Agora um apelo à natureza: está viciado em carne por causa da consciência — ou tornou-se dependente da consciência para justificar o vício na carne? Porém, falando em anedotas, talvez estejamos todos, por natureza, viciados em matéria, e, com a evolução do indivíduo, fomos aos poucos aprendendo a construir supressões inteligentes e contratuais para evitar o desperdício prematuro do corpo. Se é dedicado a isto, desde à fase pueril, crescerá aos retalhos. O quanto vale, portanto, a autenticidade dos esforços para evitar uma compulsão descabida e um eventual destroçar da alma, da moralidade, do comprometimento, do caráter? Muito, eu diria, e seria capaz de valorizá-la a um patamar de nobreza — naquele velho, comum sentido, mesmo, de estabelecer um ato digno. Afinal, não seria todo ato de nobreza algo irresistivelmente insustentável à longa caminhada, desfalecendo pela sua incapacidade de consistência, mas de enorme peso, ao acontecer? Herdamos a nobreza dos maus, como podemos ser bons em praticá-la? Sem embargo, eu ainda sucumbiria a ela, se fosse capaz, para evitar o julgamento de quem domou a carne com a consciência. Seria nobre, ainda que significasse ser mau, porque o âmago do seu sentido é invertido diante da repetição comum. Sou, por conseguinte, sujo por aderir às minhas avarezas caninas, por não resistir aos meus faros obscenos, visto que, uma vez posto a consciência no mais alto patamar dos animais, qualquer degrau abaixo resulta numa bestialidade que deve ser enjaulada por pauladas e crueldade. E se eu pudesse pontuar uma tremenda incógnita, diria: você não para pelo coração fraco, contudo o deixa mais débil a cada não-resistir, esforça-se pelo contra-sentimento, mas só tem sentimentos — como ainda espera por uma iluminação definitiva?

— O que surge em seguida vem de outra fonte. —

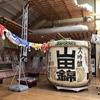 酒米「山田錦」の生産量日本一!兵庫県三木市 日本酒の旅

Então... novamente sob o sossego audível do local, a balbúrdia do plástico emborrachado, você tem outro assombro. Desta vez, não uma iluminação — um afogamento. Uma inundação de obscuridade resoluta, que imerge os órgãos e causa calafrios, trocando os arrepios, sem prazeres e anseios, e com a apercepção de que, se enterrar os olhos com as suas pálpebras, nunca mais vai abri-las. Contrai os lábios, entorta-se no assento e cai como um verdadeiro desgraçado em sua particular miséria repetitiva, em seus avanços imperceptíveis, em seus planejamentos idealistas e irreais, que subsistem por segundos. Apesar de suas semelhanças às vezes em que se põe num otimismo divino, o afogamento resoluto em poucas circunstâncias engana, pois, por estar associado ao sofrimento inequívoco, fora arquitetado para dois outros possíveis resultados: ou o faz sofrer por azar, a fim de meramente acumular ânsia ou o faz sofrer por sua natureza da verdade — que, por lógica, é uma brecha autêntica para a mudança perseguida. Pois imagine só: um ser humano só pode se elevar durante a mais terrível das dores, sendo que dor estimula a evitação (e é um cenário inabitual, afastado da monotonia). Torna-se integralmente capaz de mudar pelo estímulo do medo. Evitamos a dor, o medo, pela evitação de que o corpo se destrua prematuramente. E como sabemos o que define o tempo e a prematuridade do corpo? Pelas médias? Mas você ainda se afoga... (não se esqueça do exórdio da resolução), e não pode se aproveitar de nenhuma brecha morto, então para que reserva essa força de esperança?

Então vamos à piada:

É num infinitesimal flagrante de teofania que a tensão, por fim, ricocheteia com bestialidade na carne vil da pessoa que a nega. E impregna e arrebata a consciência, sua improdutividade, com o pensamento ambivalente de aniquilação. Aniquilação pois, nesse instante de indiferença, nota-se que a matemática já prevera, há muito tempo, não falhar por azar; falha por se aferrar a uma previsão de louco. E assim se assemelha o homem ao louco, visto que está conscientemente investindo em valores outrora calculados, quando podia simplesmente cessar tal atividade, tal insistência, para se fixar em outra estranha obsessão, seja lá o quanto valesse, mesmo que em início não o desse nada. É  loteria depender do longo logro ou desejamos, apercebidamente, a prosperidade imediata? Não é, portanto, falta de iluminação pressupor otimismos, os quais não se inserem em qualquer perspectiva futura? Se fosse possível ter a frieza necessária para encerrá-los, sem apegos de dor, sem desesperos ansiosos ou sem ferir a preguiça de se comprometer, viveríamos mais felizes? E se o homem alcança o seu desígnio de ego, pode ser ele, em algum grau, contente com a conquista? Não desvendaria, em um centésimo de segundo, outro pulsar da egolatria e, então, se comprometeria a realizá-lo? Assim por diante, ad infinitum?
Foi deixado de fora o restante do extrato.